[EXERCISE REQUIREMENTS]
Rewrite the data from the line containing "What is the distance from" down to the line containing "68.4 inches", keeping every line, and increase each distance given as an answer by 142. Leave the pictures out.

Start DATA

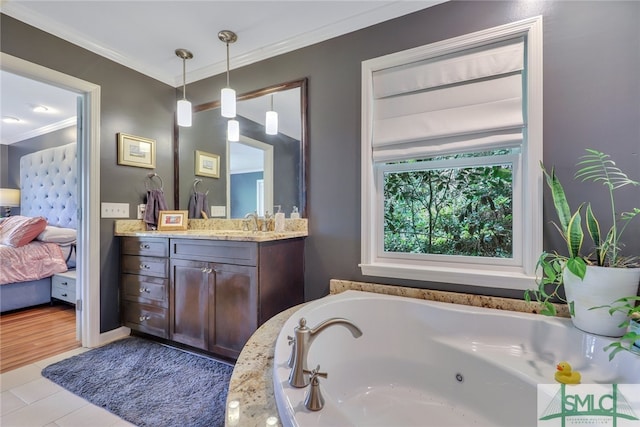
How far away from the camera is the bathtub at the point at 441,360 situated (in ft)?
3.96

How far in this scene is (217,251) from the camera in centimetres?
190

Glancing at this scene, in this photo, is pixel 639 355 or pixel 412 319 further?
pixel 412 319

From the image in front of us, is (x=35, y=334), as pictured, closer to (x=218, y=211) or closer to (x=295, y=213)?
(x=218, y=211)

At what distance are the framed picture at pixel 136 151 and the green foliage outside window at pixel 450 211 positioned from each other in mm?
2112

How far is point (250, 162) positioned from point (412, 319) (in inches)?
68.2

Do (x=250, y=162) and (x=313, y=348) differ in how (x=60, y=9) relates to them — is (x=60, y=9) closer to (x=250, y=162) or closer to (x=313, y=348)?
(x=250, y=162)

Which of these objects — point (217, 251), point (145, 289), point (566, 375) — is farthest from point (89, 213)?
point (566, 375)

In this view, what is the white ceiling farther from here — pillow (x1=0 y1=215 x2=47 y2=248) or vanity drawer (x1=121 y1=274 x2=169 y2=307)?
pillow (x1=0 y1=215 x2=47 y2=248)

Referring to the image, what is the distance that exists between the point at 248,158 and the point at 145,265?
118 centimetres

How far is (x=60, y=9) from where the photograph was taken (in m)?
1.87

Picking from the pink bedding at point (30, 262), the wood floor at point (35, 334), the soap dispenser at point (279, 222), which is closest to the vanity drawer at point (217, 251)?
the soap dispenser at point (279, 222)

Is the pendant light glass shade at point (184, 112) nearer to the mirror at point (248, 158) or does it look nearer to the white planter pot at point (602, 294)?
the mirror at point (248, 158)

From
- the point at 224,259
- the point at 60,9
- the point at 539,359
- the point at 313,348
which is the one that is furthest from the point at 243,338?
the point at 60,9

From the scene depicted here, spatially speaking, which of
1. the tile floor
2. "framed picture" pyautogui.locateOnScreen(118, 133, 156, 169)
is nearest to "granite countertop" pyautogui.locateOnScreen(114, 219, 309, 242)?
"framed picture" pyautogui.locateOnScreen(118, 133, 156, 169)
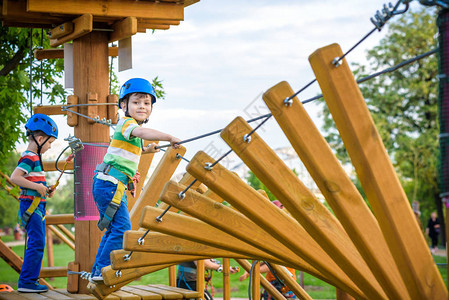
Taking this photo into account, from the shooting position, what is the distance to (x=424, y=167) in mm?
24641

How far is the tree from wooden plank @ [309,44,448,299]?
22778 millimetres

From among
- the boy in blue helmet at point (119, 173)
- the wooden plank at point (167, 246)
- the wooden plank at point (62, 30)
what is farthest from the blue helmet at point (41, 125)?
the wooden plank at point (167, 246)

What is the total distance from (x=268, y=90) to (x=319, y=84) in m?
0.25

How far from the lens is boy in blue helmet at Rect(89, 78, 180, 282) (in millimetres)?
4555

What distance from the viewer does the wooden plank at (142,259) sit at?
4.13m

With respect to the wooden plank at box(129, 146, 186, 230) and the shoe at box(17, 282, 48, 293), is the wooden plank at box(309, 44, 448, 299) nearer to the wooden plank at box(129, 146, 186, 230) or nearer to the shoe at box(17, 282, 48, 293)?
the wooden plank at box(129, 146, 186, 230)

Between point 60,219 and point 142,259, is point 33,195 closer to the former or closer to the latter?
point 60,219

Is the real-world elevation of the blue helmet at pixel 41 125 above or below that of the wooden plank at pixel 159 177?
above

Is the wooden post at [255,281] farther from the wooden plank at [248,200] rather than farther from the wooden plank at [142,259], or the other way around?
the wooden plank at [248,200]

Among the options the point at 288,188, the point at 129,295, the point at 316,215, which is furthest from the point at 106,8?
the point at 316,215

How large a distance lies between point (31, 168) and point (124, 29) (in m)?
1.54

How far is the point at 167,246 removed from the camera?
13.8 feet

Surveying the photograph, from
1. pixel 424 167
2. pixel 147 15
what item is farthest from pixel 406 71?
pixel 147 15

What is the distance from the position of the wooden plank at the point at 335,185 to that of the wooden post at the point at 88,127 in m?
2.95
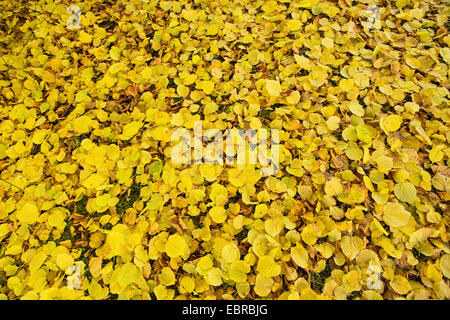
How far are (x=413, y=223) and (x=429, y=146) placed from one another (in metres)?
0.50

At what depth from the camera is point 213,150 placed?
68.4 inches

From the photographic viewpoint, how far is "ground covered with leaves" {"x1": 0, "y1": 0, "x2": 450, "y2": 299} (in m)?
1.40

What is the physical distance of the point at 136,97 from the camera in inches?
78.7

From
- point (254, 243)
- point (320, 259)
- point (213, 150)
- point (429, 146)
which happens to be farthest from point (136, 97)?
point (429, 146)

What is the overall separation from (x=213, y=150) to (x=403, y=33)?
1629 mm

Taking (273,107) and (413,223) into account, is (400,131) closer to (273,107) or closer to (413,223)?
(413,223)

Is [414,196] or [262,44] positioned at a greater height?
[262,44]

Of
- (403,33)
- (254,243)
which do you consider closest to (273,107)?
(254,243)

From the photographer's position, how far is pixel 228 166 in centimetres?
168

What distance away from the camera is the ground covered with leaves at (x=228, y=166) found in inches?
55.1

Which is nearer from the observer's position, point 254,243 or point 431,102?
point 254,243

End DATA

[FULL ANSWER]
What is the distance from the position of the wooden plank at the point at 335,185 to that of the wooden post at the point at 88,127 in m?
144.95
How far are (x=413, y=223) and (x=429, y=146) placed from one another (in metres)?
142.50

At what depth from the camera is point 213,150 placed?
210.4 inches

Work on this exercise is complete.